Je vois briller ses yeux. La question est provocatrice.
Je m’interroge. Comment vais-je m’y prendre ?
La première fois ? Eh bien oui, je m’en souviens avec nostalgie. Toujours avec extase !
Elle fut exaltante et merveilleuse. En somme très réussie !

J’avais 16 ans, j’avais la naïveté et la fraîcheur des jeunes filles des années 1950. Il fallait tout m’apprendre. J’attendais ce jour toute frémissante. J’en rêvais depuis longtemps, je l’aimais Il était beau, il était grand. Et il m’ouvrait ses bras ! J’étais traversée par une indescriptible émotion. J’étais passionnée, je me suis donnée entièrement.
C’était ma première expérience ... sur les planches du théâtre amateur !
A la salle Patria, rue du Marais.

Au levé de rideau j’étais seule en scène. Le silence tout à coup après l’agitation suscitée par l’arrivée du public, l’immensité de la salle dont je sentais la respiration mais que les projecteurs m’empêchaient de voir. Mes premières répliques furent suivies de réactions positives ; le public partageait. C’était gagné !

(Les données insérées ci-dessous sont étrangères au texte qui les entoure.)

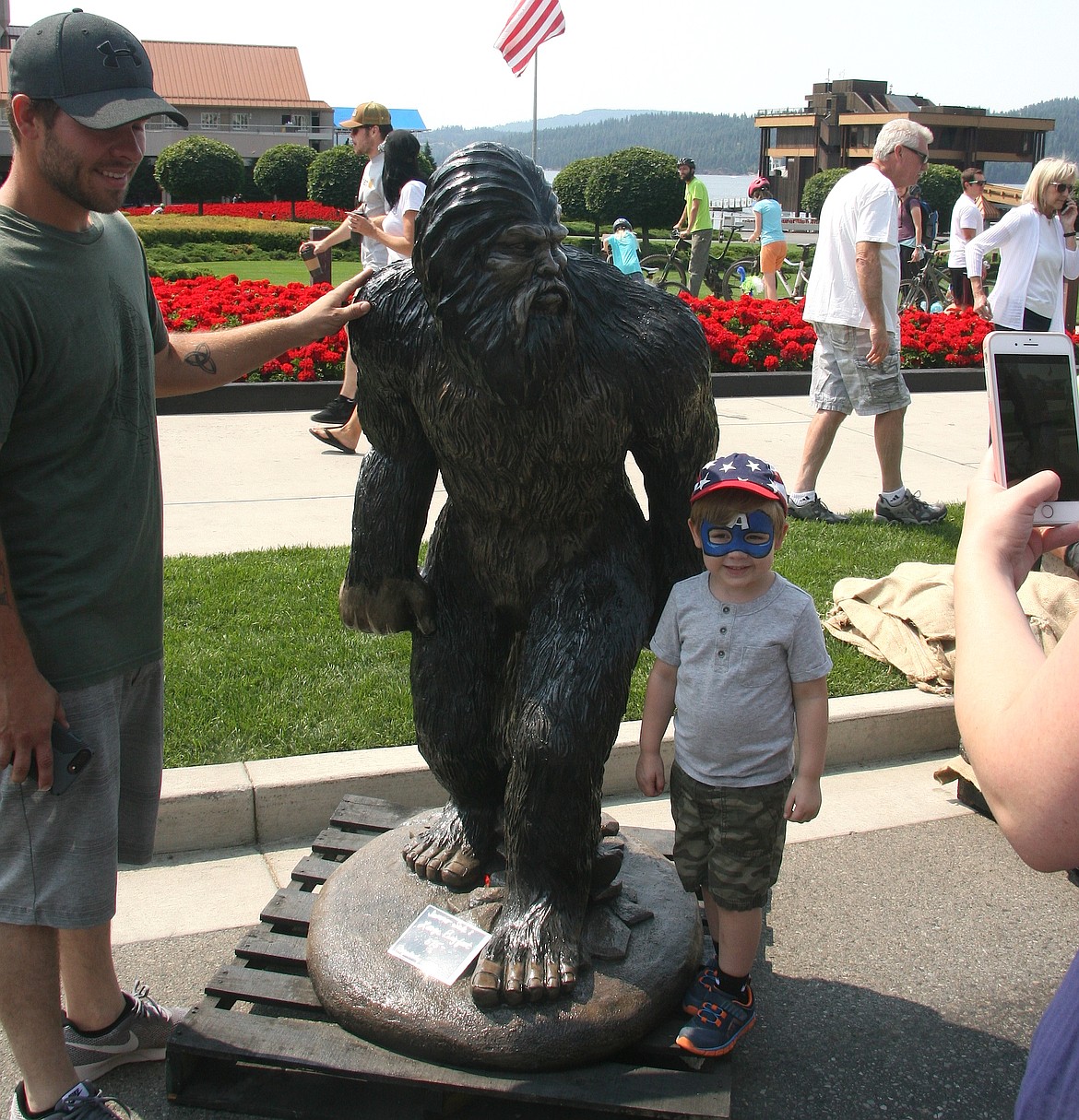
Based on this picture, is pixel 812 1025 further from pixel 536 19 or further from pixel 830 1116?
pixel 536 19

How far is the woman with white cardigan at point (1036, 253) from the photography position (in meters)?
6.92

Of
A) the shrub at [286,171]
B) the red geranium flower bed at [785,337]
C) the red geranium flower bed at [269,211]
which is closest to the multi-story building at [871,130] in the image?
the shrub at [286,171]

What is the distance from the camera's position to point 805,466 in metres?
6.77

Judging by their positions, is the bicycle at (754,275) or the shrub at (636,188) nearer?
the bicycle at (754,275)

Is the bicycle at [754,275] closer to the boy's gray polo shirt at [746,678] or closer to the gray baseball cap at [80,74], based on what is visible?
the boy's gray polo shirt at [746,678]

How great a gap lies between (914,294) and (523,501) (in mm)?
15788

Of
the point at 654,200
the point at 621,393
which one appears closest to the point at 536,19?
the point at 621,393

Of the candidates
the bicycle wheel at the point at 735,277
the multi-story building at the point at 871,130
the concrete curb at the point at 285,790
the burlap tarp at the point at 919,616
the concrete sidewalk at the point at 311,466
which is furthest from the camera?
the multi-story building at the point at 871,130

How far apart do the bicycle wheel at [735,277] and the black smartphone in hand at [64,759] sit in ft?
54.7

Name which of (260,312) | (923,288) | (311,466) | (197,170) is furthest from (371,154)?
(197,170)

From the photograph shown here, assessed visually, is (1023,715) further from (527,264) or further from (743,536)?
(527,264)

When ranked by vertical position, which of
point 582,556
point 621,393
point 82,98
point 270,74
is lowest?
point 582,556

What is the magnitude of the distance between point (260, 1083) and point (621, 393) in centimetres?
170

Vivant dans une famille branchée théâtre, où les conversations étaient très souvent alimentées par les commentaires à propos d’un spectacle, par la lecture d’une pièce, la découverte d’un auteur, d’une interprétation exceptionnelle à la radio, mon souhait numéro un était bien sûr de me lancer moi aussi dans cette aventure. Ma jeunesse, ma spontanéité et la justesse de ton sans doute ont séduits les personnes, déjà confirmées dans la pratique du théâtre amateur, qui me firent faire la première lecture. A 16 ans on n’est pas tout à fait conscient de l’enjeu ; on se sent sûr de soi, sûr de faire le bon choix, pas impressionné du tout par ces adultes qui vous jugent. La mémoire est bonne, les longs textes ne font pas peur. Une comédienne débutante a trop souvent le sentiment qu’au plus long est le texte, au plus intéressant est le rôle. (J’ai appris à me méfier des longs textes et à apprécier la chance de pouvoir défendre un petit rôle en le distillant comme du nectar.)
Cette assurance candide disparut quand enfin arriva l’épreuve du feu. La première représentation me donnait tout à coup la dimension du risque que je prenais : le trac, la hantise du trou de mémoire, les entrées les sorties au bon endroit au bon moment, la réplique ni trop rapide ni trop lente. L’obligation de se déplacer de façon naturelle, d’utiliser les accessoires à bon escient.
Rattraper adroitement une partie du texte négligée par le partenaire, combler un « blanc » inattendu, faire face aux impondérables tels que la porte du décor qui s’ouvre à l’envers, le coup de feu qui n’explose pas, la sonnerie qui suscite la réplique et qui tarde à se faire entendre, le comédien qui entre du côté opposé ou on l’attend, la lumière qui doit s’éteindre et qui brille de tous ses feux.
J ignorais tout ça la première fois que je suis montée sur les planches mais très vite les évènements se sont chargés de m’instruire. Les spectateurs ont continué à ne voir que du feu, c’était donc l’essentiel. .
Quand j’évoque la première fois, je dois aussi reconnaître que lorsque les applaudissements ont retenti, mon cœur a bondi dans ma poitrine et qu’enfin je savais que je trouverais mes plus grandes joies dans cette activité enrichissante, exigeante mais tellement passionnante.
Elle a duré dix ans, 10 années de bonheur !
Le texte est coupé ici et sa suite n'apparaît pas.